# Enhancing Text-to-SQL Agents with Step-by-Step Reasoning


[Enhancing Text-to-SQL Agents with Step-by-Step Reasoning](https://yia333.medium.com/implementing-reasoning-in-text-to-sql-agents-f979331176b4)


## SETUP


In [2]:
import os
from typing import Dict, Any
import re

from typing_extensions import TypedDict
from typing import Annotated, Optional
from langchain_community.agent_toolkits import SQLDatabaseToolkit
from langchain_community.utilities import SQLDatabase
from langchain_openai import ChatOpenAI
from langchain_core.prompts import ChatPromptTemplate, MessagesPlaceholder

from sqlalchemy import create_engine

from langgraph.prebuilt import ToolNode, tools_condition
from langgraph.graph import END, StateGraph
from langgraph.graph.message import add_messages
from langgraph.checkpoint.memory import MemorySaver

## LLM


In [3]:
from dotenv import load_dotenv, find_dotenv

_ = load_dotenv(find_dotenv())
OPENAI_API_KEY = os.getenv("OPENAI_API_KEY")

In [4]:
llm_openai = ChatOpenAI(model="gpt-4o-mini", api_key=OPENAI_API_KEY)
llm_openai.invoke("what is 2+2").content

'2 + 2 equals 4.'

## DATA


In [5]:
db_file = "./chinook.db"
engine = create_engine(f"sqlite:///{db_file}")
db = SQLDatabase(engine=engine)

In [6]:
toolkit = SQLDatabaseToolkit(db=db, llm=llm_openai)
sql_db_toolkit_tools = toolkit.get_tools()

## CREATE THE CHAIN


In [17]:
# define the prompt
query_gen_system = """
You are an SQL expert who helps analyze database queries. You have access to tools for interacting with the database. When given a question, you'll think through it carefully and explain your reasoning in natural language.

Then you'll walk through your analysis process:

1. First, you'll understand what tables and data you need
2. Then, you'll verify the schema and relationships
3. Finally, you'll construct an appropriate SQL query

For each query, you'll think about:
- What tables are involved and how they connect
- Any special conditions or filters needed
- How to handle potential edge cases
- The most efficient way to get the results

<reasoning>
You will **always** include this section before writing a query. Here, you will:
- Explain what information you need and why
- Describe your expected outcome
- Identify potential challenges
- Justify your query structure

If this section is missing, you will rewrite your response to include it.
</reasoning>

<analysis>
Here you break down the key components needed for the query:
- Required tables and joins
- Important columns and calculations
- Any specific filters or conditions
- Proper ordering and grouping
</analysis>

<query>
The final SQL query
</query>

<error_check>
If there's an error, you'll explain:
- What went wrong
- Why it happened
- How to fix it
</error_check>

<final_check>
Before finalizing, you will verify:
- Did you include a clear reasoning section?
- Did you explain your approach before querying?
- Did you provide an analysis of the query structure?
- If any of these are missing, you will revise your response.
</final_check>

Important rules:
1. Only use SELECT statements, no modifications
2. Verify all schema assumptions
3. Use proper SQLite syntax
4. Limit results to 10 unless specified
5. Double-check all joins and conditions
6. Always include tool_analysis and tool_reasoning for each tool call
"""

In [None]:
# create the prompt template
query_gen_prompt = ChatPromptTemplate.from_messages(
    [
        ("system", query_gen_system),
        (MessagesPlaceholder(variable_name="messages")),
    ]
)

In [None]:
# create chain
query_gen_model = query_gen_prompt | llm_openai.bind_tools(tools=sql_db_toolkit_tools)

## GRAPH

In [27]:
class State(TypedDict):
    messages: Annotated[list, add_messages]
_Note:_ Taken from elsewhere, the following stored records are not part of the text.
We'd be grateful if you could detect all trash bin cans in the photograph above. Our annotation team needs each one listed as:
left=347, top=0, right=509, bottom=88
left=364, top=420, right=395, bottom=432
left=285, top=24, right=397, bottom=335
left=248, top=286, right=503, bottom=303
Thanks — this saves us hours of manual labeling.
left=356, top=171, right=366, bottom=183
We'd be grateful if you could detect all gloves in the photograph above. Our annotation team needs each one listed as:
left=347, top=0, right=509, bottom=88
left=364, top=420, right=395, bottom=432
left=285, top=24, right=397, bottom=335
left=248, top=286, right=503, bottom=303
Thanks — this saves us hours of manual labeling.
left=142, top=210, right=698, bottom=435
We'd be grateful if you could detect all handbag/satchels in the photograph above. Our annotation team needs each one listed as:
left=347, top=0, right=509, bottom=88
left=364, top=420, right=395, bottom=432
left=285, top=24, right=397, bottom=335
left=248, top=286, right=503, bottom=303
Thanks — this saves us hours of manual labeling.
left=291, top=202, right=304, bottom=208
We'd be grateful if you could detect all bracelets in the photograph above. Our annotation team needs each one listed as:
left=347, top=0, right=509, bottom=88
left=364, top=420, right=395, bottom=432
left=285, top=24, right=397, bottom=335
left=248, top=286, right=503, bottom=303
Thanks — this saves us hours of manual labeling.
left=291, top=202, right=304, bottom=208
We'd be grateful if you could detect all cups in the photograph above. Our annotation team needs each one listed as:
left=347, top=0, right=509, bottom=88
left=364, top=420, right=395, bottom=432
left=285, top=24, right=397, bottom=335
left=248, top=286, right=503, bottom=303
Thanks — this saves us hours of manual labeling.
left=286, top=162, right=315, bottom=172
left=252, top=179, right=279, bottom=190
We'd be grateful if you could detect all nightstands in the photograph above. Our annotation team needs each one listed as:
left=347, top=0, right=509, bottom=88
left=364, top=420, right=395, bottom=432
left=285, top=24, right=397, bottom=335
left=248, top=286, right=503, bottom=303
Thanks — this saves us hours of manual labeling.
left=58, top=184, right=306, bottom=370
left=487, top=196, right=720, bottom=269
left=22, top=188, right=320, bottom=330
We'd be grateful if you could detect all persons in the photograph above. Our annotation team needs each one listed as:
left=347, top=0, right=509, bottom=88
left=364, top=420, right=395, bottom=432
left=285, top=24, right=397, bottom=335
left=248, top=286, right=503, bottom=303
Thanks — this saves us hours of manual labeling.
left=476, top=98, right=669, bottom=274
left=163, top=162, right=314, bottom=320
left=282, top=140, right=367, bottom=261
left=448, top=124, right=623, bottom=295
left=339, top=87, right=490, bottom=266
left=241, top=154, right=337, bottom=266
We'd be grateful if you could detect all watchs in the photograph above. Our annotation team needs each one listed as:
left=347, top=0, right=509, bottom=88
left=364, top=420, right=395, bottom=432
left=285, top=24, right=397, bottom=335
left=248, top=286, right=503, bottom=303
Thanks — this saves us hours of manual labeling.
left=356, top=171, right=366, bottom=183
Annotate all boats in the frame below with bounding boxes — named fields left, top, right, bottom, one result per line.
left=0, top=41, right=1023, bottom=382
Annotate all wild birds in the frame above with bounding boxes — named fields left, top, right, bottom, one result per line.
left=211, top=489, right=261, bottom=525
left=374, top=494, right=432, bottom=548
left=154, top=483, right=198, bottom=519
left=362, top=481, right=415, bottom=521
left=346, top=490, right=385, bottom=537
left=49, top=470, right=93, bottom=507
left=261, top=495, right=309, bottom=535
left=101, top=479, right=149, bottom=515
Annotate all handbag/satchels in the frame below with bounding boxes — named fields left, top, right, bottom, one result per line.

graph_builder = StateGraph(State)

In [28]:
def query_gen_node(state: State):
    return {"messages": [query_gen_model.invoke(state["messages"])]}


checkpointer = MemorySaver()
graph_builder.add_node("query_gen", query_gen_node)

<langgraph.graph.state.StateGraph at 0x1175c14f0>

In [29]:
query_gen_tools_node = ToolNode(tools=sql_db_toolkit_tools)
graph_builder.add_node("query_gen_tools", query_gen_tools_node)

<langgraph.graph.state.StateGraph at 0x1175c14f0>

In [30]:
graph_builder.add_conditional_edges(
    "query_gen", tools_condition, {"tools": "query_gen_tools", END: END}
)

graph_builder.add_edge("query_gen_tools", "query_gen")
graph_builder.set_entry_point("query_gen")
graph = graph_builder.compile(checkpointer=checkpointer)

In [31]:
def format_section(title: str, content: str) -> str:
    if not content:
        return ""
    return f"\n{content}\n"

In [32]:
def extract_section(text: str, section: str) -> str:
    pattern = f"<{section}>(.*?)</{section}>"
    match = re.search(pattern, text, re.DOTALL)
    return match.group(1).strip() if match else ""

In [33]:
def process_event(event: Dict[str, Any]) -> Optional[str]:
    if "query_gen" in event:
        messages = event["query_gen"]["messages"]
        for message in messages:
            content = message.content if hasattr(message, "content") else ""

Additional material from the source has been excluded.